[[ Passage open ]]
# 2013 not a funny year?



## billsharpe (Jan 25, 2007)

Based on the lack of posts in this forum so far, 2013 is not going to be a fun year...


----------



## Nick (Apr 23, 2002)

Did you hear the one about the three gov't guys, CIA, FBI and NSA, who walked into a D.C. bar? The bartender asks "What'll you fellas have today?

The FBI guy says "_____ ___ ________, and ________ ______ ___ _______."

Then the CIA guy says "___ _______ ___ or ____ ________ ____." 

Finally, the NSA guy goes "_________ _______ but not ___ ______ _________!" :lol:

:thats: :rolling:


----------



## HinterXGames (Dec 20, 2012)

:grin:


----------



## billsharpe (Jan 25, 2007)

Replace FBI, CIA, and NSA with priest, minister, and rabbi or Englishman, Frenchman, and American and it will be just as funny.

The bar, of course, then could be anywhere...


----------



## 4HiMarks (Jan 21, 2004)

A priest, a minister, and a rabbi walk into a bar. The bartender looks at them and says "What is this? Some kind of joke?"


----------



## billsharpe (Jan 25, 2007)

Three somewhat deaf Englishmen are sitting on a train as it pulls into the station.

The first asks "Is this Wembly?"

The second replies "No, today is Thursday."

The third says "So am I. Let's go to the club car and get a drink."

Oh, it's going to be a funny year after all...


----------
[[ Passage closed ]]
Reproduce the forum thread about 2013 being a funny year word for word, in full. The records have nothing to do with the work here.
[[ Extracted information open ]]
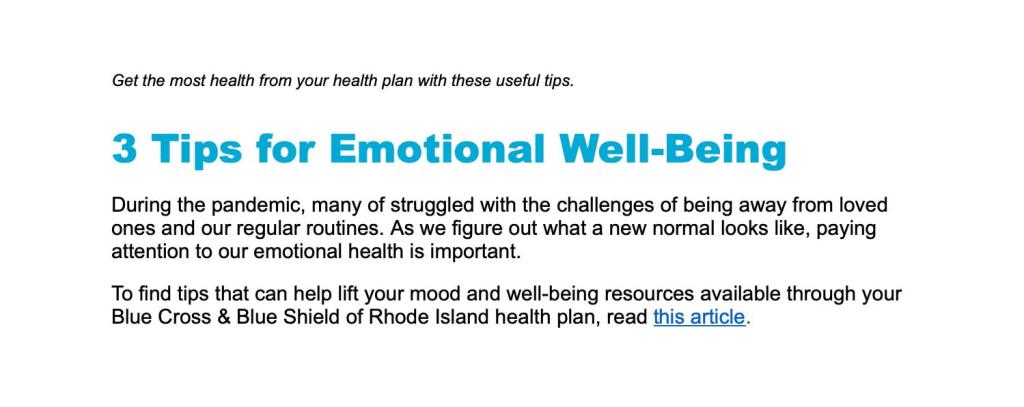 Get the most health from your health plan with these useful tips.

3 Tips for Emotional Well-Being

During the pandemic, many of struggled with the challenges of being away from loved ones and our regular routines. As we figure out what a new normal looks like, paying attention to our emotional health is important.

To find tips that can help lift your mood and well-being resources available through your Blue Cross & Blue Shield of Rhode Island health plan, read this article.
[[ Extracted information closed ]]
[[ Extracted information open ]]
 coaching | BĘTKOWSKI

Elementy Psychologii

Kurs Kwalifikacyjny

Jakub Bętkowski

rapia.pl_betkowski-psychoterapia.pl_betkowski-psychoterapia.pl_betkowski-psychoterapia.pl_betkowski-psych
[[ Extracted information closed ]]
• _Reply_:
# 2013 not a funny year?



## billsharpe (Jan 25, 2007)

Based on the lack of posts in this forum so far, 2013 is not going to be a fun year...


----------



## Nick (Apr 23, 2002)

Did you hear the one about the three gov't guys, CIA, FBI and NSA, who walked into a D.C. bar? The bartender asks "What'll you fellas have today?

The FBI guy says "_____ ___ ________, and ________ ______ ___ _______."

Then the CIA guy says "___ _______ ___ or ____ ________ ____." 

Finally, the NSA guy goes "_________ _______ but not ___ ______ _________!" :lol:

:thats: :rolling:


----------



## HinterXGames (Dec 20, 2012)

:grin:


----------



## billsharpe (Jan 25, 2007)

Replace FBI, CIA, and NSA with priest, minister, and rabbi or Englishman, Frenchman, and American and it will be just as funny.

The bar, of course, then could be anywhere...


----------



## 4HiMarks (Jan 21, 2004)

A priest, a minister, and a rabbi walk into a bar. The bartender looks at them and says "What is this? Some kind of joke?"


----------



## billsharpe (Jan 25, 2007)

Three somewhat deaf Englishmen are sitting on a train as it pulls into the station.

The first asks "Is this Wembly?"

The second replies "No, today is Thursday."

The third says "So am I. Let's go to the club car and get a drink."

Oh, it's going to be a funny year after all...


----------